> Source material
** Start **

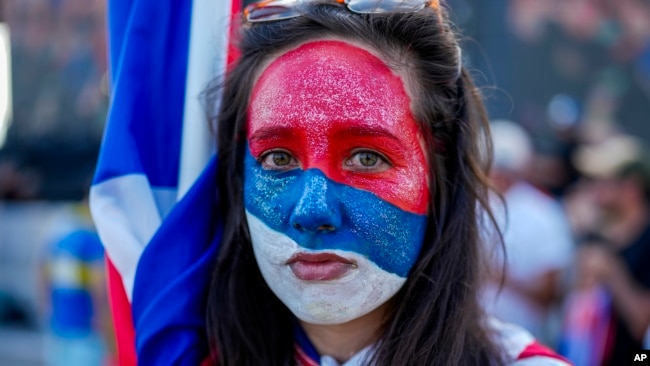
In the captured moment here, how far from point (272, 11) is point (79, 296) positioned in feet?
13.1

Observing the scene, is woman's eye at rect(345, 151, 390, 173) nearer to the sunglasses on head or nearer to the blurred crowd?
the sunglasses on head

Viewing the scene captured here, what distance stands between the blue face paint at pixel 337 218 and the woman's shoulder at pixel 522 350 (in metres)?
0.35

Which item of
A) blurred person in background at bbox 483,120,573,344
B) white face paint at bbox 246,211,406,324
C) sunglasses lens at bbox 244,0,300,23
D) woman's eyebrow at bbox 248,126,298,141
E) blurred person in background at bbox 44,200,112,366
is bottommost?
blurred person in background at bbox 44,200,112,366

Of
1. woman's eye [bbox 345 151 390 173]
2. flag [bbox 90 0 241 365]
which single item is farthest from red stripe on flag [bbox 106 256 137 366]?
woman's eye [bbox 345 151 390 173]

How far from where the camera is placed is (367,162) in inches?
64.2

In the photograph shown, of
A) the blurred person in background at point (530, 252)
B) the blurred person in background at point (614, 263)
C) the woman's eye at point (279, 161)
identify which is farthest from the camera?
the blurred person in background at point (530, 252)

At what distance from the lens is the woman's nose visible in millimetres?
1554

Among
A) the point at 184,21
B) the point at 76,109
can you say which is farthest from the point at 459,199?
the point at 76,109

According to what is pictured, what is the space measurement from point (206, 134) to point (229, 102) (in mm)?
154

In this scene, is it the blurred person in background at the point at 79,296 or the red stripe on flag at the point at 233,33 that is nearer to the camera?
the red stripe on flag at the point at 233,33

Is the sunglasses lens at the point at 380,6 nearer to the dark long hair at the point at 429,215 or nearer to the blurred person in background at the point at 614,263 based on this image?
the dark long hair at the point at 429,215

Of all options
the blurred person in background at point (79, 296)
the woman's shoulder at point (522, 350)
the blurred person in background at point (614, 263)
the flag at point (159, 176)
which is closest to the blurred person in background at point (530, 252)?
the blurred person in background at point (614, 263)

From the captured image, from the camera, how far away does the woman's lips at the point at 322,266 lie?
1591 mm

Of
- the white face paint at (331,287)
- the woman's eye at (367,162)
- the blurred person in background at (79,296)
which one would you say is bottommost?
the blurred person in background at (79,296)
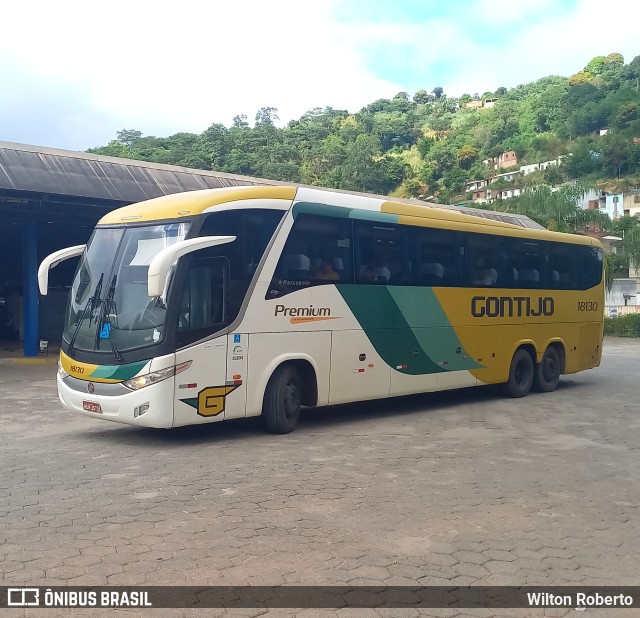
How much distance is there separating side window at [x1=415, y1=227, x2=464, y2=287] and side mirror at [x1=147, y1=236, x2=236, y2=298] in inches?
167

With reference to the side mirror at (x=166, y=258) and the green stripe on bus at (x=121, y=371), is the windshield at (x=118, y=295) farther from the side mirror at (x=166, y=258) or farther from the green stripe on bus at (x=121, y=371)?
the side mirror at (x=166, y=258)

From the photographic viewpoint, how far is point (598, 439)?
9984 mm

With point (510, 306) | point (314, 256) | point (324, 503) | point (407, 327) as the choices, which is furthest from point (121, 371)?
point (510, 306)

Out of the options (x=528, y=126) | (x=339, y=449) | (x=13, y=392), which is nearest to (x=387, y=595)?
(x=339, y=449)

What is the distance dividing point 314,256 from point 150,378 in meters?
3.01

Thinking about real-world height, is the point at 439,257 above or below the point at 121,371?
above

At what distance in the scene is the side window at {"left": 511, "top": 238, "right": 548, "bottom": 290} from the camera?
14.2 metres

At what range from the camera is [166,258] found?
8.29 meters

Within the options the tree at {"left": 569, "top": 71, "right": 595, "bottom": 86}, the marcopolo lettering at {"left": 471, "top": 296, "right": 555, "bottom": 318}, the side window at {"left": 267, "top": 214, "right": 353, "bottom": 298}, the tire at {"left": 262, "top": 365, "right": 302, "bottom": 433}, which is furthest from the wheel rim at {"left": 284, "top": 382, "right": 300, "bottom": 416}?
the tree at {"left": 569, "top": 71, "right": 595, "bottom": 86}

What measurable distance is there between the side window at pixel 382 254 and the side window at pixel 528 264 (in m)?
3.20

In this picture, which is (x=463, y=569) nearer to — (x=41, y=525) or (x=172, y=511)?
(x=172, y=511)

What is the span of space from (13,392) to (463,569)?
1210cm

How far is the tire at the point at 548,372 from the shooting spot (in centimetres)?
1515

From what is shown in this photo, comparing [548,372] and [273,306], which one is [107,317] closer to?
[273,306]
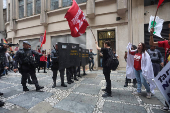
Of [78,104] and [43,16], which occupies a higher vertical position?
[43,16]

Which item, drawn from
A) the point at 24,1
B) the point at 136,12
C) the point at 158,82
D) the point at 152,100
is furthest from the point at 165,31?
the point at 24,1

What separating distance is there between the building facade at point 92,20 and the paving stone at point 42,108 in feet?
19.5

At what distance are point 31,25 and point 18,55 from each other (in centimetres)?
1231

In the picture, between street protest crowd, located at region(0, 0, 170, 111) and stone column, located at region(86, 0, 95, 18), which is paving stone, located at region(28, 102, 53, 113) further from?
stone column, located at region(86, 0, 95, 18)

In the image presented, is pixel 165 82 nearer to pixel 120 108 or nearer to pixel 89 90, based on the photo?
pixel 120 108

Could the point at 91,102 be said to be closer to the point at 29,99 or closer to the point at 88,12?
the point at 29,99

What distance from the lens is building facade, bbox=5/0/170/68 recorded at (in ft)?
30.6

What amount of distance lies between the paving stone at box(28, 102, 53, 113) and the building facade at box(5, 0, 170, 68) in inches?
234

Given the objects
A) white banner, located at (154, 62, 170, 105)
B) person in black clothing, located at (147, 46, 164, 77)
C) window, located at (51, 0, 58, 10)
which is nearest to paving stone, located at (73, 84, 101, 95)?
white banner, located at (154, 62, 170, 105)

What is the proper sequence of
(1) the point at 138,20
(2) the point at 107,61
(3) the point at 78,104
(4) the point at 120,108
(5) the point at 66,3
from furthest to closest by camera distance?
(5) the point at 66,3 < (1) the point at 138,20 < (2) the point at 107,61 < (3) the point at 78,104 < (4) the point at 120,108

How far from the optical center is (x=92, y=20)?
35.8 ft

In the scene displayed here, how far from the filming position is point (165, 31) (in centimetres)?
880

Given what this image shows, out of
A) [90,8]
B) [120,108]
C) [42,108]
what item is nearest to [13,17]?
[90,8]

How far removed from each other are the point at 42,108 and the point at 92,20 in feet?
33.0
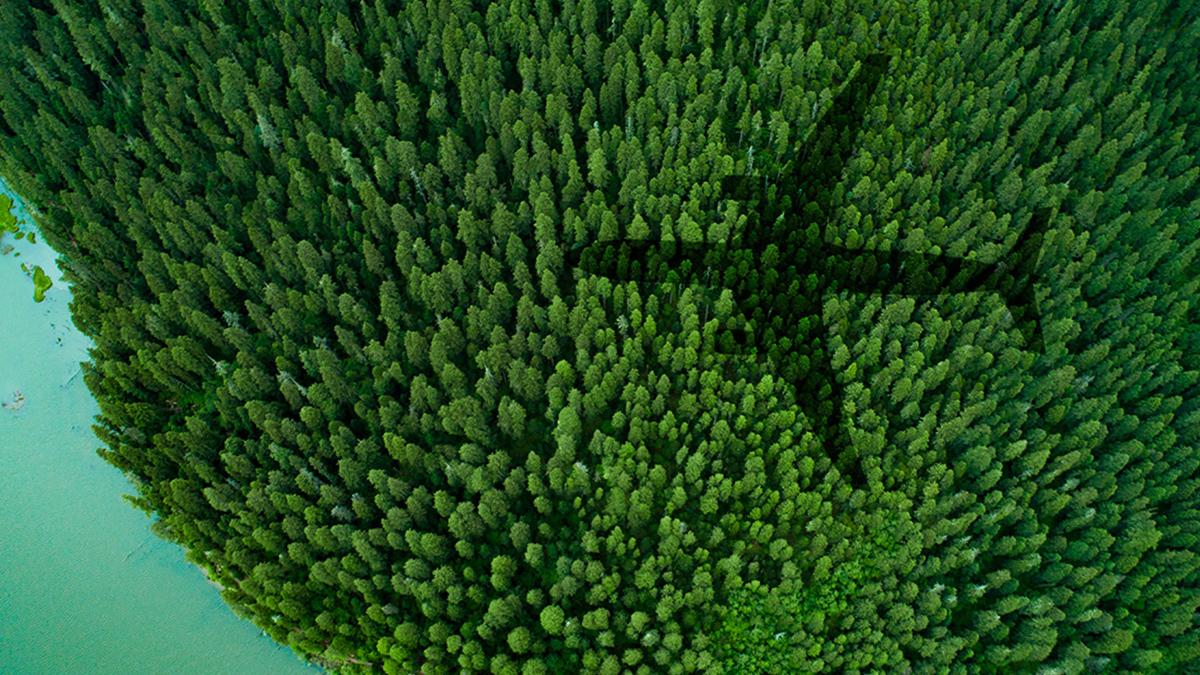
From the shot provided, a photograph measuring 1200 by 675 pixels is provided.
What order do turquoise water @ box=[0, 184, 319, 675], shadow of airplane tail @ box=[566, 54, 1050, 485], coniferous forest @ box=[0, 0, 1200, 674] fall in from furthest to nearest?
1. shadow of airplane tail @ box=[566, 54, 1050, 485]
2. turquoise water @ box=[0, 184, 319, 675]
3. coniferous forest @ box=[0, 0, 1200, 674]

** End **

> What you have to do
Quote everything in the listing above exactly; pictures are the only thing to omit.

> Full output
In the captured moment here, how far from point (272, 11) is point (79, 296) positioned in feet?
13.1

Observing the scene, is woman's eye at rect(345, 151, 390, 173) nearer to the sunglasses on head or nearer to the blurred crowd?
the sunglasses on head

Viewing the scene captured here, what distance stands between the blue face paint at pixel 337 218 and the woman's shoulder at pixel 522 350 (in metres)?
0.35

Which item of
A) blurred person in background at bbox 483,120,573,344
B) white face paint at bbox 246,211,406,324
C) sunglasses lens at bbox 244,0,300,23
D) woman's eyebrow at bbox 248,126,298,141
E) blurred person in background at bbox 44,200,112,366
is bottommost?
blurred person in background at bbox 44,200,112,366

Of
1. woman's eye [bbox 345 151 390 173]
2. flag [bbox 90 0 241 365]
which single item is farthest from red stripe on flag [bbox 106 256 137 366]?
woman's eye [bbox 345 151 390 173]

How far from where the camera is placed is (367,162) in inches?
64.2

In the photograph shown, of
A) the blurred person in background at point (530, 252)
B) the blurred person in background at point (614, 263)
C) the woman's eye at point (279, 161)
identify which is farthest from the camera?
the blurred person in background at point (530, 252)

At what distance from the lens is the woman's nose visible in millimetres?
1554

Among
A) the point at 184,21
B) the point at 76,109
can you say which is farthest from the point at 459,199?
the point at 76,109

According to what is pictured, what is the space measurement from point (206, 134) to point (229, 102) (in mm)?
154

In this scene, is it the blurred person in background at the point at 79,296 or the red stripe on flag at the point at 233,33 that is nearer to the camera?
the red stripe on flag at the point at 233,33

Is the sunglasses lens at the point at 380,6 nearer to the dark long hair at the point at 429,215 or nearer to the blurred person in background at the point at 614,263 based on this image?
the dark long hair at the point at 429,215

Of all options
the blurred person in background at point (79, 296)
the woman's shoulder at point (522, 350)
the blurred person in background at point (614, 263)
the flag at point (159, 176)
which is closest to the blurred person in background at point (530, 252)?
the blurred person in background at point (614, 263)

From the captured image, from the camera, how far away does the woman's lips at the point at 322,266 lie?
1591 mm

Of
- the white face paint at (331,287)
- the woman's eye at (367,162)
- the blurred person in background at (79,296)
which one would you say is bottommost?
the blurred person in background at (79,296)
How much distance is there separating side window at [x1=415, y1=227, x2=464, y2=287] and side mirror at [x1=147, y1=236, x2=236, y2=298] in inches?
167

With reference to the side mirror at (x=166, y=258) and the green stripe on bus at (x=121, y=371), is the windshield at (x=118, y=295) farther from the side mirror at (x=166, y=258) or farther from the green stripe on bus at (x=121, y=371)?
the side mirror at (x=166, y=258)

From the photographic viewpoint, how far is point (598, 439)?
9984 mm

With point (510, 306) | point (314, 256) | point (324, 503) | point (407, 327) as the choices, which is furthest from point (121, 371)?
point (510, 306)

Out of the options (x=528, y=126) | (x=339, y=449) | (x=13, y=392), which is nearest to (x=387, y=595)?
(x=339, y=449)

What is the distance dividing point 314,256 from point 150,378 in meters?
3.01

Thinking about real-world height, is the point at 439,257 above or below the point at 121,371?
above

At what distance in the scene is the side window at {"left": 511, "top": 238, "right": 548, "bottom": 290} from the camera?
14.2 metres

At what range from the camera is [166,258] found?
8.29 meters

Within the options the tree at {"left": 569, "top": 71, "right": 595, "bottom": 86}, the marcopolo lettering at {"left": 471, "top": 296, "right": 555, "bottom": 318}, the side window at {"left": 267, "top": 214, "right": 353, "bottom": 298}, the tire at {"left": 262, "top": 365, "right": 302, "bottom": 433}, which is furthest from the wheel rim at {"left": 284, "top": 382, "right": 300, "bottom": 416}?
the tree at {"left": 569, "top": 71, "right": 595, "bottom": 86}

What measurable distance is there between the side window at pixel 382 254 and the side window at pixel 528 264 (in m)?
3.20

In this picture, which is (x=463, y=569) nearer to — (x=41, y=525) or (x=172, y=511)?
(x=172, y=511)

What is the span of space from (13,392) to (463,569)?
1210cm

How far is the tire at the point at 548,372 from the shooting spot (in centimetres)?
1515

From what is shown in this photo, comparing [548,372] and [273,306], which one is [107,317] closer to?
[273,306]
Of [78,104] and [43,16], which occupies a higher vertical position?
[43,16]

Which item, drawn from
A) the point at 24,1
B) the point at 136,12
C) the point at 158,82
D) the point at 152,100
is furthest from the point at 165,31?
the point at 24,1

What separating distance is there between the building facade at point 92,20 and the paving stone at point 42,108 in feet?
19.5

At what distance are point 31,25 and point 18,55 from each other (in centimetres)?
1231

In the picture, between street protest crowd, located at region(0, 0, 170, 111) and stone column, located at region(86, 0, 95, 18), which is paving stone, located at region(28, 102, 53, 113) further from?
stone column, located at region(86, 0, 95, 18)

In the image presented, is pixel 165 82 nearer to pixel 120 108 or nearer to pixel 89 90, based on the photo?
pixel 120 108

Could the point at 91,102 be said to be closer to the point at 29,99 or closer to the point at 88,12?
the point at 29,99

What distance from the lens is building facade, bbox=5/0/170/68 recorded at (in ft)?
30.6

What amount of distance lies between the paving stone at box(28, 102, 53, 113) and the building facade at box(5, 0, 170, 68) in inches?
234

Given the objects
A) white banner, located at (154, 62, 170, 105)
B) person in black clothing, located at (147, 46, 164, 77)
C) window, located at (51, 0, 58, 10)
which is nearest to paving stone, located at (73, 84, 101, 95)?
white banner, located at (154, 62, 170, 105)

What is the proper sequence of
(1) the point at 138,20
(2) the point at 107,61
(3) the point at 78,104
(4) the point at 120,108
(5) the point at 66,3
from furthest to closest by camera distance?
(5) the point at 66,3 < (1) the point at 138,20 < (2) the point at 107,61 < (3) the point at 78,104 < (4) the point at 120,108

How far from the optical center is (x=92, y=20)?
35.8 ft

In the scene displayed here, how far from the filming position is point (165, 31) (in centimetres)?
880

Given what this image shows, out of
A) [90,8]
B) [120,108]
C) [42,108]
what item is nearest to [13,17]?
[90,8]

How far removed from each other are the point at 42,108 and the point at 92,20 in feet?
33.0
From the shot provided, a photograph measuring 1200 by 675 pixels is provided.
What order do turquoise water @ box=[0, 184, 319, 675], shadow of airplane tail @ box=[566, 54, 1050, 485], coniferous forest @ box=[0, 0, 1200, 674] fall in from furthest to nearest?
1. shadow of airplane tail @ box=[566, 54, 1050, 485]
2. turquoise water @ box=[0, 184, 319, 675]
3. coniferous forest @ box=[0, 0, 1200, 674]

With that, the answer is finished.